From a Facebook Marketplace listing, I purchased a Dell R5500 rack mount Precision workstation which came with a single quad core Xeon and 16GB RAM (4x 4GB). No SAS cables for the drive bays, no cards, nothing else. The seller also had a couple of matching low power consumption quad core Xeons which he sold to me for $10 or $20 each (can’t quite recall).
Over the last couple of months, I have purchased:
- 5x additional 2.5in Dell drive caddies
- Missing SAS/SATA cable kit
- 192GB DDR3-1600MHz Registered ECC RAM (12x 16GB sticks)
- Dell PERC H310 RAID/HBA card – why? The last 2.5in bay isn’t connected at all when using the system board’s connectors!
- A PCIe to Apple MacBook Air / MacBook Pro SSD – this will be the Hyper-V boot drive as I’ve had a spare 128GB Apple SSD sitting around for a few years gathering dust
- A HP H222 SAS HBA (temporary until the actual card I ordered arrives)
The below has been ordered and is still yet to arrive:
- LSI 9201 16x SAS 6gbps HBA
- SAS / SATA cables to connect additional storage to the server
What am I replacing? Good question! I have two N54L HP MicroServers with small SSD’s for the boot drive, and 4x 2TB HDD’s for storage and 16GB RAM, plus a white box rack mount 3rd gen i7 system with 32GB RAM, 12x 2TB HDD’s.
Everything was running Windows Server 2012 R2 Hyper-V free edition, all VM’s were stripped of resources down to their bare minimum specs to ensure I could run the minimum required VM’s I needed for things to function.
Moving all the VM’s to the Dell R5500 would allow me to provide the required recommended RAM & CPU core counts to each VM as needed. My file server needs at least 16GB RAM for CrashPlan to be able to backup the data I currently store to the cloud. As this data grows, so does the RAM requirement. On the new server, it now has 24GB RAM instead of 8GB.
My Exchange 2016 server now has 32GB RAM instead of 12GB – these are just some examples. My remote desktop server, was always in an off state due to there being absolutely no RAM available at all. Now its running and has 16GB RAM – not much I know, but I’m the only one using it – for testing purposes (lab) only.
The Dell R5500 has been kitted out so far with:
- 2x Intel Xeon L5620 Xeons running at 20 watts max, 4 cores, 8 threads, at 2.13GHz – perfect for me
- 192GB of DDR3-12800 Registered ECC RAM (still plenty of that available)
- 1x 128GB Apple SSD
- 2x Samsung Pro 256GB SSD (most of my VM’s live on these)
- 1x Samsung Pro 128GB SSD (RDS lives here)
- 1x Samsung Pro 512GB SSD (Exchange lives here)
- 2x 750GB 2.5in 7200RPM drives mirrored (my CWP hosts live here (for now))

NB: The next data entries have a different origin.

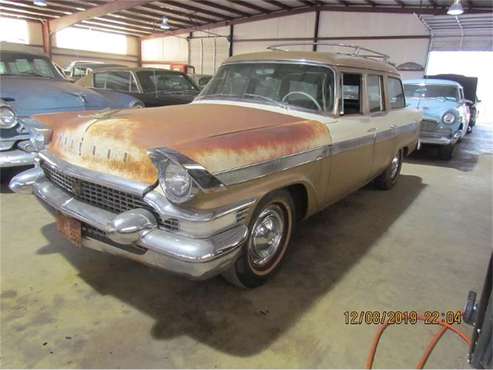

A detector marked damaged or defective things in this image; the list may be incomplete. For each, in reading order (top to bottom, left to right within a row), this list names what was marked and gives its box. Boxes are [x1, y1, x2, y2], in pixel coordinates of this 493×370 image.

rusty car hood [35, 103, 330, 185]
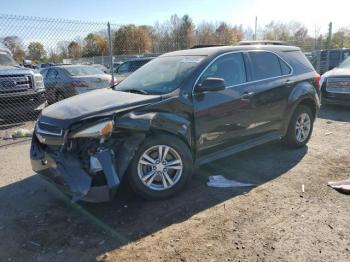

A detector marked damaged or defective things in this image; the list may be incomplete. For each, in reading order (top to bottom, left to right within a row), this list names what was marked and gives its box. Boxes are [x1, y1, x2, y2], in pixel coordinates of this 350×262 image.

bent hood [40, 88, 160, 128]
damaged chevrolet equinox [31, 45, 322, 202]
crumpled front bumper [30, 135, 120, 203]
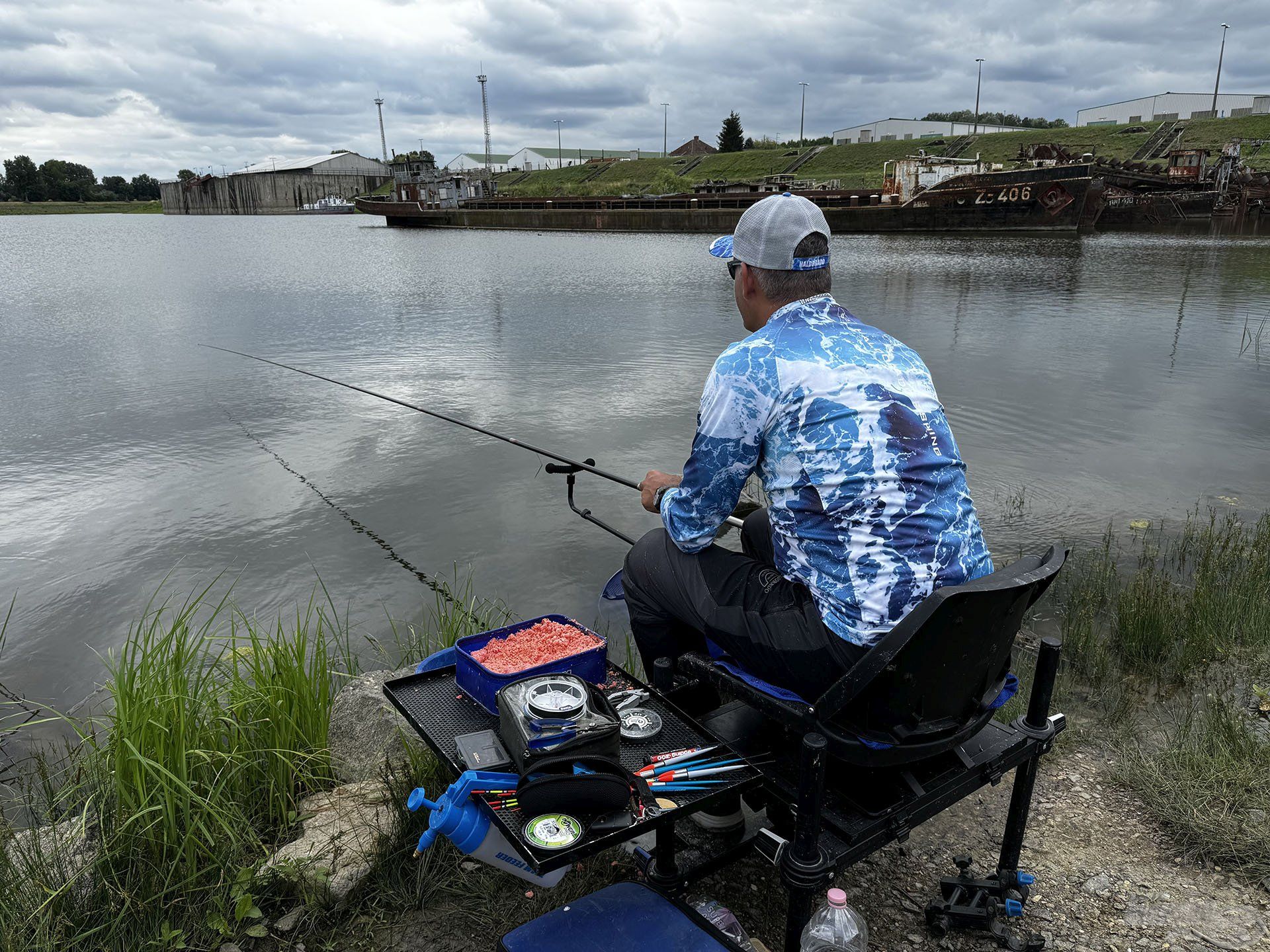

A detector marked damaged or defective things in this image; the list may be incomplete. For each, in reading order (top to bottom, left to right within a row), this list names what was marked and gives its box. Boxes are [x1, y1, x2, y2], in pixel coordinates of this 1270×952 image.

rusty barge [352, 151, 1265, 238]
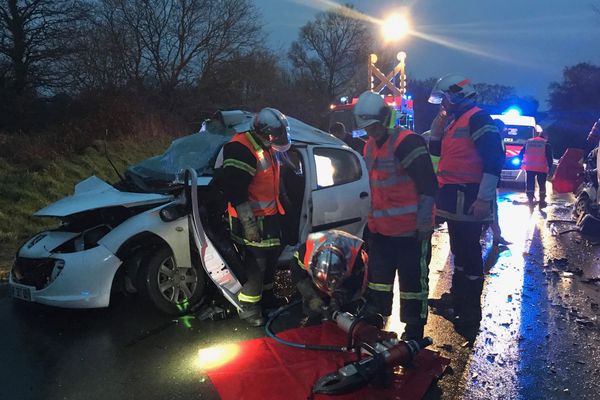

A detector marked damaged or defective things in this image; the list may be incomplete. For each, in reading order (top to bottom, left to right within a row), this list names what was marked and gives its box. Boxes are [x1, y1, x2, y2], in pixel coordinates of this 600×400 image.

shattered windshield [126, 120, 234, 184]
wrecked white car [9, 111, 370, 314]
damaged car in background [10, 110, 370, 316]
detached car door [310, 145, 370, 236]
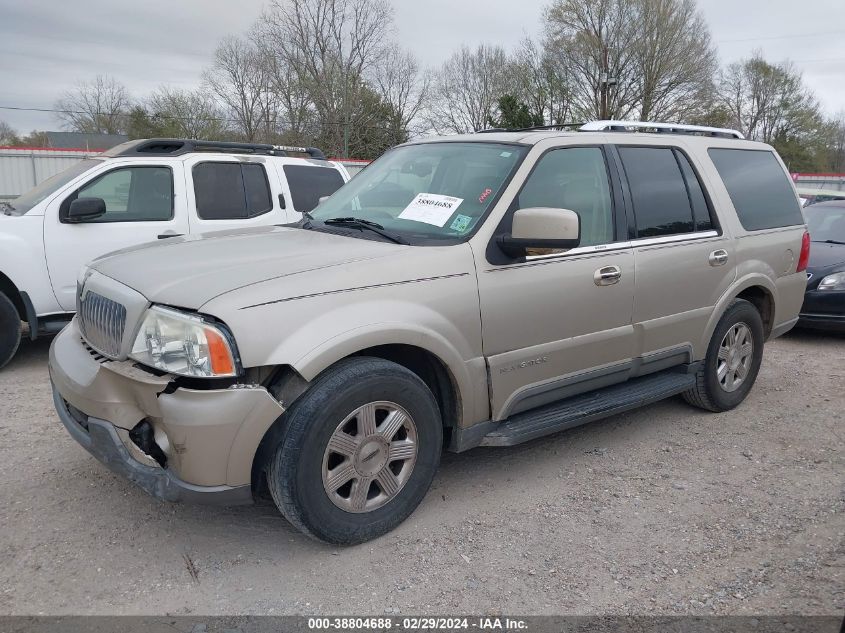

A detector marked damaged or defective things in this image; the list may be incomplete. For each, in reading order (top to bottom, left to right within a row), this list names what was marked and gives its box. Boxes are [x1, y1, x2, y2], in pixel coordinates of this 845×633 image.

dented bumper [47, 318, 286, 502]
damaged front bumper [50, 318, 286, 506]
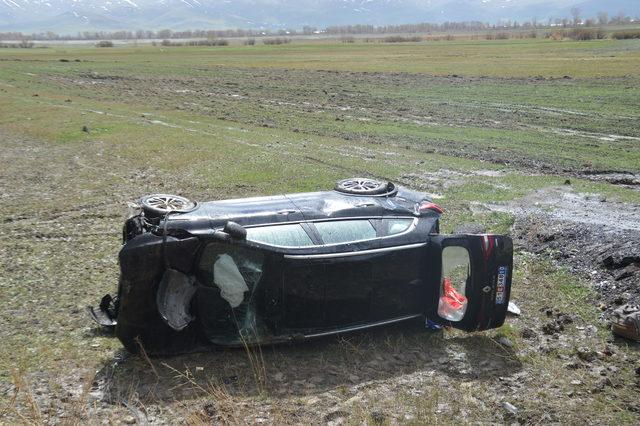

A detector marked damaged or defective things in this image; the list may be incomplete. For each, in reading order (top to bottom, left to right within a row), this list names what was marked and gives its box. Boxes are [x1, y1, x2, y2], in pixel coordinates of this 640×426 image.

deployed airbag [156, 268, 196, 332]
deployed airbag [212, 255, 248, 308]
overturned black car [90, 178, 512, 354]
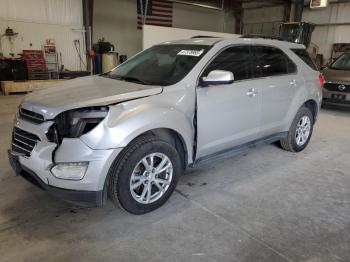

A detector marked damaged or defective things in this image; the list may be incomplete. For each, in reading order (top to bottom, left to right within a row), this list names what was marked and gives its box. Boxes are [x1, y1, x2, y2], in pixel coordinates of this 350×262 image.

crumpled hood [322, 67, 350, 84]
crumpled hood [21, 74, 163, 118]
broken headlight [46, 106, 108, 144]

- 2x Dual port 10gb SFP+ network cards – I went with the IBM OCe111-2-N-XI (re-branded Emulex cards) – Teamed in Windows
- Dell H310 for the 6x 2.5in back plane
- HighPoint RocketRAID 2322 card for the AVIO 8-bay drive expander box (until the LSI 9201 arrives)
- HP H222 HBA card for the 4x 2TB HDD’s sitting on top of the server (until the LSI 9201 arrives)

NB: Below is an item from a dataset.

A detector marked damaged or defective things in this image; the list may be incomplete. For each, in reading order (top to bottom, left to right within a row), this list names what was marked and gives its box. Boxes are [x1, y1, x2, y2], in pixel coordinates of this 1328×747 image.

- NO GFX card (either on board or add-in – until the LSI 9201 arrives)
- Windows Server 2019
This server now runs everything on my network with the exception to one of my domain controllers, one of my NX filters, and my UniFi controller – these still run on my MacMini on Hyper-V – just so if the Dell is offline, I still have a UniFi controller, a DC, and the master NX filter – the internet will still work if the Dell is offline – quite important!
The keen-eyed among you may notice the Cisco Ironport C170 in there – that is running Sophos UTM-9 Home Edition, has been doing so without issue for a very long time now. I recently upgraded it with a SolarFlare dual port 10gb card (ports are bonded) so I have high speed inter-VLAN routing available to me – and works extremely well too!